4 sene önce gördüğüm o zayıf aday, şu anda zayıf bir Cumhurbaşkanı. Linkini eklediğim videoda, bronzlaşmış teniyle, Türkiye’yi imparatorluk döneminde dönmek istemekle suçluyor. Libya’da Sarraç tarafından bile dışlanan Erdoğan Türkiyesinin “imparatorluk iddiasını” dile getirmesi ancak Macron gibi birisine yakışır. Anketlerde, hamlelerine rağmen kaybeden Erdoğan’a bu anlamı yüklemek için ya Macron gibi beceriksiz ya da Macron gibi hitap ederken bile olduğu gibi samimiyetsiz olmak gerekir.

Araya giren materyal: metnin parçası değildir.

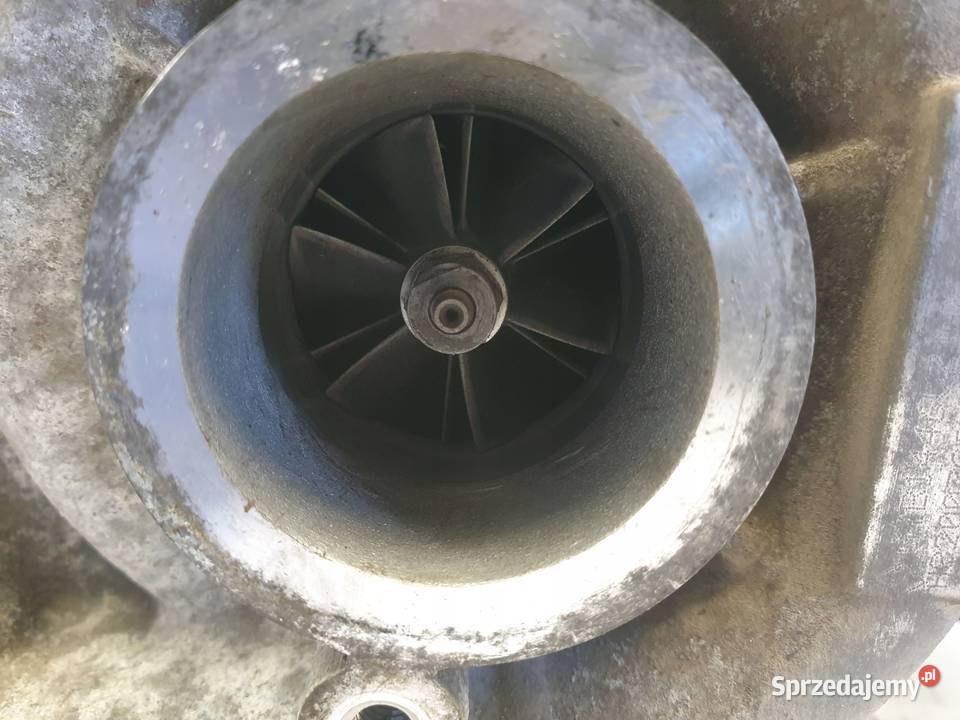 TURBOSPRĘŻARKA Renault Megane III 19 dCi turbo osobowe Chełm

Diğer taraftan, Fransız kamuoyu, gelişmeleri takip etmekte zorlanıyor. “Türkiye Yunanistan’ı sıkıştırdı, Fransa da Yunanistan’a yardıma gitti” olarak özetlenen bir şema söz konusu. Deniz hukuku ya da Erdoğan’ın Sarraç hükümetiyle, mevcut statükoyu bozan, akla mugayir biçimde imzaladığı anlaşmadan bahseden de pek yok. Meselenin özü Fransız kamuoyunda dile getirilmiyor, Macron hükümetinin de, en azından attığı adımları açıklamak gibi bir isteği yok, çünkü, bence, attığı adımların ciddi sonuçları yok.

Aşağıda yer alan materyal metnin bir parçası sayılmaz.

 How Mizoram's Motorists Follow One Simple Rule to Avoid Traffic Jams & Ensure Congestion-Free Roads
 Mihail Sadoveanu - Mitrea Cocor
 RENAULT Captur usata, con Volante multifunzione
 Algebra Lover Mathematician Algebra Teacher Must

Bana göre, en acı olan aslında şu: bir kaç sene önce, Erdoğan hükümeti, Suriye’deki Fransız askerlerinin bulundukları bölgeleri gösteren bir harita yayınlamıştı. Fransız hükümeti ise, haklı olarak, Nato müttefiki olan Türkiye’ye, askerlerini tehlikeye atan bu hamle karşısında tepki göstermişti. Macron’dan önceki döneme denk gelen bu dönemde Hollande Cumhurbaşkanıydı. İçinde bulunduğumuz dönemde ise, “Fransa 3 savaş uçağı gönderdi” haberlerinden sonra, “Fransa uçak gemisini gönderiyor” haberleri… Fransa savaş uçaklarını bölgeye gönderdi ve ne oldu? Uçak gemisi Doğu Akdeniz’e birkaç gün sonra ulaşınca ne olacak? Birkaç hafta önceki gibi sönümlenir mi? Sonuca bağlanmayan bu haberler, acı olanlar. Kurumsallaşmış bir Macron ciddiyetsizliğinin göstergeleri.

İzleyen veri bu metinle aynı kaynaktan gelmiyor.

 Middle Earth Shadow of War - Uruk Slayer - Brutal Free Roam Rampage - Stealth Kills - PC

Konuya ilgi duyanlar, deniz tabanından fosil yakıt çıkarmanın bir çok değişkene bağlı olduğunu ve belki de hiç çıkarmamanın mantıklı olan olduğunu biliyorlar. Benim bildiğim ise, Macron’un bu yüzeyselliği ile Fransa’ya yakışmadığı, 3 yılı aşkın süredir görevini yürüten bu figür, bir dönem seçilse bile mış gibi, zayıf bir figür olarak hayatına devam edecek, 3 yılda Cumhurbaşkanlığı yapmayı öğrenemeyen bu figür buna rağmen tekrar seçtirilirse, öğrenmek için bir sebebi kalmayacaktır çünkü en fazla iki dönem seçilebilir.